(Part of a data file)
-- BEGIN --
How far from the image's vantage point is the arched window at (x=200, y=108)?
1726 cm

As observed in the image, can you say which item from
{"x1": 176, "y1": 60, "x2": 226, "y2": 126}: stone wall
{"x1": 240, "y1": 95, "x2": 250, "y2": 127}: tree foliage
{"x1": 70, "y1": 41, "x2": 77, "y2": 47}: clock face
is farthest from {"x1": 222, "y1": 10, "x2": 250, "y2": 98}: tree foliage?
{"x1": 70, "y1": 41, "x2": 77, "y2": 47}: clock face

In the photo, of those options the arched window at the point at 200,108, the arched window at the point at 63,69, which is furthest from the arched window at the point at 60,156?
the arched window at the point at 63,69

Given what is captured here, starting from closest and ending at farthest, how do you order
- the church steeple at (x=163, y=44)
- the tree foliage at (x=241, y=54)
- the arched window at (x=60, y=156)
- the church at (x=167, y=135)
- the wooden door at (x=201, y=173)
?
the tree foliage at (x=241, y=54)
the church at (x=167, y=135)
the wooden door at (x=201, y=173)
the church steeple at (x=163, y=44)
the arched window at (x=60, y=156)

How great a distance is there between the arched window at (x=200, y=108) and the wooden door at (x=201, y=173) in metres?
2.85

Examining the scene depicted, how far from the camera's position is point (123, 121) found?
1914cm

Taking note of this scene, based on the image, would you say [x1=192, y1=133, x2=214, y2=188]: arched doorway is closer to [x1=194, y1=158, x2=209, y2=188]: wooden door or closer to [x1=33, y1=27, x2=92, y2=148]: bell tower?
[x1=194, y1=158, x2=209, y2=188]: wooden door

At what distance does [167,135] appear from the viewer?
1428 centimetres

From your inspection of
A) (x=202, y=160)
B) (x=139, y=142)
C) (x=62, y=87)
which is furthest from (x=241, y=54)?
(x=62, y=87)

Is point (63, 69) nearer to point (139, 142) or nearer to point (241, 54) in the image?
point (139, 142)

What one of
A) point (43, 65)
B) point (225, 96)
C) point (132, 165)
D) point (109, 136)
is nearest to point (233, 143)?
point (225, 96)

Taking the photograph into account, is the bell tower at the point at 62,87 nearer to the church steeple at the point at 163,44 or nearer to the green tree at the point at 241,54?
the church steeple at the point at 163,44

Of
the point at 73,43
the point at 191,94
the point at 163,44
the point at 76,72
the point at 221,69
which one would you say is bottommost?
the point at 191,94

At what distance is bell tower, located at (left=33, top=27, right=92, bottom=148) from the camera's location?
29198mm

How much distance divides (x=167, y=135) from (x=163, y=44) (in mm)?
-- END --
Reproduce every line of the records above, character for character.

How far from the image's vantage point is the arched window at (x=200, y=108)?
1726 cm

As observed in the image, can you say which item from
{"x1": 176, "y1": 60, "x2": 226, "y2": 126}: stone wall
{"x1": 240, "y1": 95, "x2": 250, "y2": 127}: tree foliage
{"x1": 70, "y1": 41, "x2": 77, "y2": 47}: clock face
is farthest from {"x1": 222, "y1": 10, "x2": 250, "y2": 98}: tree foliage?
{"x1": 70, "y1": 41, "x2": 77, "y2": 47}: clock face

In the photo, of those options the arched window at the point at 200,108, the arched window at the point at 63,69, which is furthest from the arched window at the point at 60,156?
the arched window at the point at 63,69

Given what is captured here, starting from closest and ending at farthest, how do you order
- the church steeple at (x=163, y=44)
- the tree foliage at (x=241, y=54)
- the arched window at (x=60, y=156)
- the church at (x=167, y=135)
- the wooden door at (x=201, y=173)
?
the tree foliage at (x=241, y=54)
the church at (x=167, y=135)
the wooden door at (x=201, y=173)
the church steeple at (x=163, y=44)
the arched window at (x=60, y=156)

How great a distance is there between the arched window at (x=200, y=108) and the wooden door at (x=201, y=173) in metres?
2.85

Examining the scene depicted, how far from the camera's position is point (123, 121) found?
1914cm

Taking note of this scene, based on the image, would you say [x1=192, y1=133, x2=214, y2=188]: arched doorway is closer to [x1=194, y1=158, x2=209, y2=188]: wooden door or closer to [x1=33, y1=27, x2=92, y2=148]: bell tower?
[x1=194, y1=158, x2=209, y2=188]: wooden door

At what distance does [167,135] appear from the viewer?
1428 centimetres

From your inspection of
A) (x=202, y=160)
B) (x=139, y=142)
C) (x=62, y=87)
which is furthest from (x=241, y=54)?
(x=62, y=87)

Is point (63, 69) nearer to point (139, 142) or nearer to point (241, 54) in the image?
point (139, 142)

What one of
A) point (43, 65)
B) point (225, 96)
C) point (132, 165)
D) point (109, 136)
is nearest to point (233, 143)?
point (225, 96)

Taking the photograph into account, is the bell tower at the point at 62,87 nearer to the church steeple at the point at 163,44 or nearer to the green tree at the point at 241,54?
the church steeple at the point at 163,44

Of
the point at 73,43
the point at 191,94
the point at 163,44
the point at 76,72
the point at 221,69
which one would you say is bottommost?
the point at 191,94

At what distance is bell tower, located at (left=33, top=27, right=92, bottom=148) from the camera's location?
29198mm

How much distance divides (x=167, y=135) from (x=163, y=44) (in mm)?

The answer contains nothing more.